I have always been sure of two things: Walking is harder than playing the piano. If I ever figured out how to really play the piano I would have figured out how to live.
I want to walk as other people walk, without having to think about every aspect of placing one foot in front of the other and shifting body weight so as not to incur pain. (Most people can't see that there is a problem, but a congenital spinal anomaly leaves nothing to be taken for granted.)
But I want to play the piano, not as others do, but so as to express what I hear and how much it matters to me.
Having reached that state -- I am still working on the walk problem -- and having by now taught several cycles of students some of whom already by the age of 18 play with completely transparent (i.e., clearly audible) mastery of "the music part," as one student put it, I can address the connection between the two.
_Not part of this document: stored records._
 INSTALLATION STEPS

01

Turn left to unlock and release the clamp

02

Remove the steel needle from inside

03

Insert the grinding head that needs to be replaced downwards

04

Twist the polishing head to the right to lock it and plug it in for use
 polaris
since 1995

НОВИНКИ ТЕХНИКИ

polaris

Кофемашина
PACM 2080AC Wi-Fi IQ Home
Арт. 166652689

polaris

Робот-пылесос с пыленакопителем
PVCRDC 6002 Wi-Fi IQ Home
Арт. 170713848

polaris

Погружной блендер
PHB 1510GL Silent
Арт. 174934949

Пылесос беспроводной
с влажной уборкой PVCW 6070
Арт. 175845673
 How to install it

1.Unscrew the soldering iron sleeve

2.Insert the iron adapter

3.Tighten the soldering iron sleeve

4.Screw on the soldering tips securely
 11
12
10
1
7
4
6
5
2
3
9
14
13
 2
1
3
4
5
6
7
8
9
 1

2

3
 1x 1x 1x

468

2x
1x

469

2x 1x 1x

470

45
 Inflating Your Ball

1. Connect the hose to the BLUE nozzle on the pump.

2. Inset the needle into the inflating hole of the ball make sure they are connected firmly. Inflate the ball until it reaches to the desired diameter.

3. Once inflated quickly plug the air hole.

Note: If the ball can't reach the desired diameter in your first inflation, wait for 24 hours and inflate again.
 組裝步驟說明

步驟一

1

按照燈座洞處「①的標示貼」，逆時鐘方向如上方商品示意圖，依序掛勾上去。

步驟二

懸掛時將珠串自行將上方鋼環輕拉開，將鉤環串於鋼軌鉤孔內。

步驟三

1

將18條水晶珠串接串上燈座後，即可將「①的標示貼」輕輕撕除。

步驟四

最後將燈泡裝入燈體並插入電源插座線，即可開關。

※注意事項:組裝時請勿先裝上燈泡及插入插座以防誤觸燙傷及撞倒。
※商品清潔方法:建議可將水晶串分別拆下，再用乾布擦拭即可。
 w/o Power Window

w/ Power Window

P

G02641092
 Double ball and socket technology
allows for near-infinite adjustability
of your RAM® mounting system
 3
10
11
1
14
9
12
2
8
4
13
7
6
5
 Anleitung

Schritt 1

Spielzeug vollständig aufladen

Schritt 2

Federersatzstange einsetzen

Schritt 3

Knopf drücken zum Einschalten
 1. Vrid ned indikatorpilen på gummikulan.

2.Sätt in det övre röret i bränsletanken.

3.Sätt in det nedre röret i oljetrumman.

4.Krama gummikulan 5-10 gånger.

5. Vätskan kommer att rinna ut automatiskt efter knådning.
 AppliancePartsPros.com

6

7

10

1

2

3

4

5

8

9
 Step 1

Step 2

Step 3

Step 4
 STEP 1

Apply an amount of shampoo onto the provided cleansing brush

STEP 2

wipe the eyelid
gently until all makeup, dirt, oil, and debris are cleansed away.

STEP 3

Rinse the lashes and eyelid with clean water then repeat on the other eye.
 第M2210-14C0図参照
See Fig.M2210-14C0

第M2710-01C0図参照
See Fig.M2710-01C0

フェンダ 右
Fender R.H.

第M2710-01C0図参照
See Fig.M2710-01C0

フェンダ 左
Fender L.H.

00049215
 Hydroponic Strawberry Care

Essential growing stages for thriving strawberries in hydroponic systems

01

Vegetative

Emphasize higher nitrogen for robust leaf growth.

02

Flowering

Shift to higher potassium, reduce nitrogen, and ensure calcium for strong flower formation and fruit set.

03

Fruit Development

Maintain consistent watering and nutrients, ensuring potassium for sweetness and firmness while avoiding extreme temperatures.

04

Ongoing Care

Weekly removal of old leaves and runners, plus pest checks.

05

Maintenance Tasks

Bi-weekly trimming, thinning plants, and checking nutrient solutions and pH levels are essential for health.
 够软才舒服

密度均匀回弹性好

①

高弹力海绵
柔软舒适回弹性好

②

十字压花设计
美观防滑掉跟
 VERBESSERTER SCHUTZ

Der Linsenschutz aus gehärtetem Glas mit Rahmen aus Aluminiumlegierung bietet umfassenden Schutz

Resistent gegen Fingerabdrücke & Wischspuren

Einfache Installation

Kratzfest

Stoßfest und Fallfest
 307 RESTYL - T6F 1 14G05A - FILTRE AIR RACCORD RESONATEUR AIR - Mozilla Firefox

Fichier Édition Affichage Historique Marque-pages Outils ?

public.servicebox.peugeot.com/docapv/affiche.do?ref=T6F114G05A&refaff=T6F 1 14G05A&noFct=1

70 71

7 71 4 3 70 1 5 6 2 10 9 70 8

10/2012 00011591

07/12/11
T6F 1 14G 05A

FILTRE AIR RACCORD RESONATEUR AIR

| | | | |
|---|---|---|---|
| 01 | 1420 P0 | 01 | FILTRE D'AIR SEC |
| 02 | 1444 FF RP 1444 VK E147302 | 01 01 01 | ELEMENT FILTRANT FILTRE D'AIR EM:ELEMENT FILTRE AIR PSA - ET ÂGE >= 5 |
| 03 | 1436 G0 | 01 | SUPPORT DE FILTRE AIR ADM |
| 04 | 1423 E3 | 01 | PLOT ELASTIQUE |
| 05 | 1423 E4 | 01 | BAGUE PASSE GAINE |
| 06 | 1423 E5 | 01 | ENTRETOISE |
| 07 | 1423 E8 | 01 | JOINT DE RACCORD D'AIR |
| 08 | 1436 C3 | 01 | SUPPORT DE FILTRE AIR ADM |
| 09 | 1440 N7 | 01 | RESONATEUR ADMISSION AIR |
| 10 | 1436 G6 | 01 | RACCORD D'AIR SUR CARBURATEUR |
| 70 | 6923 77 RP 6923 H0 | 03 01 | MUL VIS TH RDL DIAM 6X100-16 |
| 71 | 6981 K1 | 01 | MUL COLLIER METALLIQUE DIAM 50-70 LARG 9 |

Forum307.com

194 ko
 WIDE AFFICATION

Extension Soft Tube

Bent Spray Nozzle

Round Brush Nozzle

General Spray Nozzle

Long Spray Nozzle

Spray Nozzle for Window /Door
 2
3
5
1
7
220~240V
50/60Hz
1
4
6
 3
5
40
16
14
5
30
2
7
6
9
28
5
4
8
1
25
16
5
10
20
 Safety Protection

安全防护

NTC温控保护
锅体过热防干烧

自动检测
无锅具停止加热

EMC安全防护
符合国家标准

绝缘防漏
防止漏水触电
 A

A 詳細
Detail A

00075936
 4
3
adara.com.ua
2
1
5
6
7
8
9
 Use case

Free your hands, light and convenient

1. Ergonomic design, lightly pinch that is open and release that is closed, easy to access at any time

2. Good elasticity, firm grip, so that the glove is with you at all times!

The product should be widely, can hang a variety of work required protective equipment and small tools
If the physical therapist shows me what walking looks like I get completely confused. My body neither looks nor feels like his; I cannot possibly imitate him. I have literally no idea what he is doing. Similarly, when a piano teacher would demonstrate a passage I was at a loss to know how to respond.
It is my intention that will ultimately make walking work, as it has been my intention to make by piano playing reflect the working of my ear that has revealed the essence not only of Schubert and Mozart, but of my students. Having learned to pay attention at the level of intention, I have learned to discern the intention of my students. The result is their increasing satisfaction with their own playing, and my increasing fascination with the complexity of the undertaking.